Auto-troubleshootWhen enabled, the troubleshoot agent runs after the child execution fails and the parent fetches the persisted diagnosis before attaching it.
ProjectionTerminal events must preserve nested control objects such as result.context.error.diagnosis.
Regression guardThe spike e2e workflow plus the five-smoke battery must stay green before changing this surface.

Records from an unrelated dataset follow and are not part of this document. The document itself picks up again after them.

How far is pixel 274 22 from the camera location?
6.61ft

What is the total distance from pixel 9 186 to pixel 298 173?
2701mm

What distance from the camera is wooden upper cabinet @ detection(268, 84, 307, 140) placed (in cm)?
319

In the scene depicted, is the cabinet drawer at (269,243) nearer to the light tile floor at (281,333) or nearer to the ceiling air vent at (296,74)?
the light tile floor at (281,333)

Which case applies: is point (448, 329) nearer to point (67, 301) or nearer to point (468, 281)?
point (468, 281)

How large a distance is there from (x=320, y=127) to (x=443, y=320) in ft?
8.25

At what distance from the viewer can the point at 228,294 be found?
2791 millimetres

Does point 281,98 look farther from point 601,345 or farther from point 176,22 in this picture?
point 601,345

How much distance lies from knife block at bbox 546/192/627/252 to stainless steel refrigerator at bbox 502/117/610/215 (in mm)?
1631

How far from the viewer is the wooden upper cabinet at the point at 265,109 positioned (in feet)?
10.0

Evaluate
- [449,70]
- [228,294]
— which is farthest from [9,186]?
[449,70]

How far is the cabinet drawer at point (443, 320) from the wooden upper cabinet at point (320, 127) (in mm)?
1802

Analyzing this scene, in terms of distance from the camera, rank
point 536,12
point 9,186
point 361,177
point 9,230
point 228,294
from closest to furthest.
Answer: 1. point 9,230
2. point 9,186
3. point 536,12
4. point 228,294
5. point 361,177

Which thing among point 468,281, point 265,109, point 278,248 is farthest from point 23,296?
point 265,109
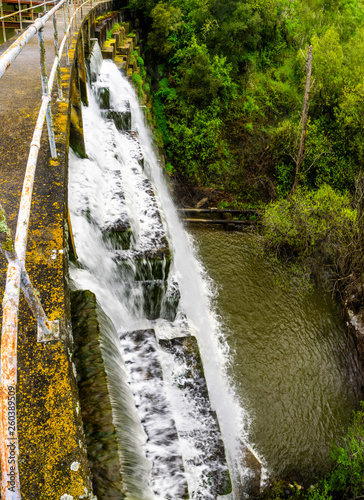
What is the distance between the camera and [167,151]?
15766 millimetres

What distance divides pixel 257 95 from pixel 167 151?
546 cm

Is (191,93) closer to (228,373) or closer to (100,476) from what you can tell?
(228,373)

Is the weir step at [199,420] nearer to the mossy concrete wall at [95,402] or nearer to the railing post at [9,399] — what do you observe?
the mossy concrete wall at [95,402]

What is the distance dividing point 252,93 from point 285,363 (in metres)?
13.2

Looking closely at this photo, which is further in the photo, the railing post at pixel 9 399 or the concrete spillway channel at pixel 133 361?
the concrete spillway channel at pixel 133 361

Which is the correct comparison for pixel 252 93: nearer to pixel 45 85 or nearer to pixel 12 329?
pixel 45 85

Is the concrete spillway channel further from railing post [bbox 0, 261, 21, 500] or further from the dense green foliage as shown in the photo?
the dense green foliage

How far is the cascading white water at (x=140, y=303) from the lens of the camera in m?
4.36

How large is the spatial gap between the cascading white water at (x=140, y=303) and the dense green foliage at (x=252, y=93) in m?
6.47

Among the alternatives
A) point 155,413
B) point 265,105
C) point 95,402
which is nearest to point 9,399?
point 95,402

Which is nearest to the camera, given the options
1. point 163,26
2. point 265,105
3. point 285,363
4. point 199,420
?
point 199,420

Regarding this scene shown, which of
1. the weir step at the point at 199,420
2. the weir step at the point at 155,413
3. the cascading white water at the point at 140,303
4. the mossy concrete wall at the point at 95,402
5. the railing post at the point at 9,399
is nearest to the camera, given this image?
the railing post at the point at 9,399

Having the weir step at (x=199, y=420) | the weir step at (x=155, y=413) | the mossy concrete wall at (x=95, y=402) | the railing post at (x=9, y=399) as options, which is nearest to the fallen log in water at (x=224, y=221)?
the weir step at (x=199, y=420)

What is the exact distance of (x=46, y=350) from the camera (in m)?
2.30
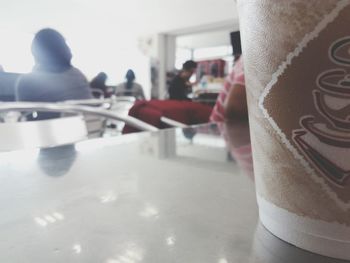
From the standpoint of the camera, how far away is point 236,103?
852 millimetres

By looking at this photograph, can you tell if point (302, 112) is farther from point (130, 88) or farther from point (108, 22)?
point (108, 22)

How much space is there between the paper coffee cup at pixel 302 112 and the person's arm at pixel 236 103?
0.70 metres

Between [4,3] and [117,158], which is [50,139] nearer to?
[117,158]

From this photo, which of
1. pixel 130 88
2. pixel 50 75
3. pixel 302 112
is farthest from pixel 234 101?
pixel 130 88

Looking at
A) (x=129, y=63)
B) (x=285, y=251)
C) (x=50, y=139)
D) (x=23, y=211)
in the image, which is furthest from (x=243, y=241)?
(x=129, y=63)

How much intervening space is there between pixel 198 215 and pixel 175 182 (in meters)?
0.07

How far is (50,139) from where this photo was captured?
2.26 feet

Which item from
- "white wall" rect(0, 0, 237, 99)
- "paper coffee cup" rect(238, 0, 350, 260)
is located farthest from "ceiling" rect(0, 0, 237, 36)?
"paper coffee cup" rect(238, 0, 350, 260)

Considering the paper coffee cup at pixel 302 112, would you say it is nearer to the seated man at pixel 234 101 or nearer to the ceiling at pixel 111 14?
the seated man at pixel 234 101

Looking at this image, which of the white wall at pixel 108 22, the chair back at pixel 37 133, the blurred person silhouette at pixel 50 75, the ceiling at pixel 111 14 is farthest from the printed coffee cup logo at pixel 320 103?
the ceiling at pixel 111 14

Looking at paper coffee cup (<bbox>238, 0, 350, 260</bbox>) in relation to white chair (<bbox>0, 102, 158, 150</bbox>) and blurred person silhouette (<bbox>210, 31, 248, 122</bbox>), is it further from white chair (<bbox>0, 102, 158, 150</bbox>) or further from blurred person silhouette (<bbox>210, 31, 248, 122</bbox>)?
blurred person silhouette (<bbox>210, 31, 248, 122</bbox>)

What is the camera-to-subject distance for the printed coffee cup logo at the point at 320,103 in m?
0.11

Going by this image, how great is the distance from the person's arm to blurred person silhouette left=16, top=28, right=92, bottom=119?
1.04 metres

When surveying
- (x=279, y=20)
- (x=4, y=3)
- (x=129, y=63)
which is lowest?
(x=279, y=20)
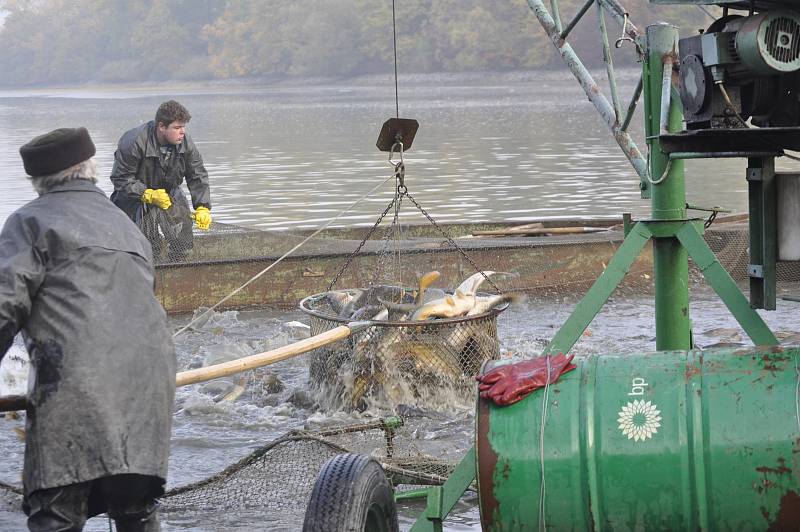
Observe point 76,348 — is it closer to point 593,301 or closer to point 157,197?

Gap 1: Agent Envelope Wait

The Gap 1 failure mode was a race between the parent playbook and a child playbook called as an agent. The child returned a structured agent envelope, but downstream extraction could observe an intermediate dispatch handle before the child reached a terminal state.

The fixed behavior:

  1. tool: kind: agent with framework: noetl dispatches the child playbook.
  2. The parent waits for the child execution to reach completed, failed, cancelled, or another terminal state.
  3. The parent step receives the final agent envelope.
  4. Downstream steps such as extract_envelope read the envelope from stable data rather than from an in-flight dispatch handle.

The important distinction is that the agent envelope can itself carry status: "error":

{
"status": "error",
"framework": "noetl",
"entrypoint": "tests/spike/spike_failing_subflow",
"execution_id": "617...",
"error": {
"kind": "agent.execution",
"code": "PLAYBOOK_FAILED",
"message": "child execution failed",
"diagnosis": {
"category": "transient_5xx",
"confidence": 0.82,
"root_cause": "upstream returned HTTP 500",
"suggested_action": "retry after checking upstream status",
"source": "ollama"
}
}
}

That is a successful worker result containing an agent-level failure. The worker should not coerce it into a generic tool_error just because the envelope's own status is error.

kind: agent Carve-out

Most tool kinds use a simple rule: if the tool response says status: "error", the worker emits a failed tool result. Agents need a carve-out because the envelope is the contract.

For tool_kind == "agent":

  • the worker preserves the envelope as the step result;
  • downstream steps can inspect result.status, result.error, and result.execution_id;
  • the parent execution can continue to an error-handling step such as extract_envelope;
  • only transport, configuration, or executor failures outside the envelope should become generic worker errors.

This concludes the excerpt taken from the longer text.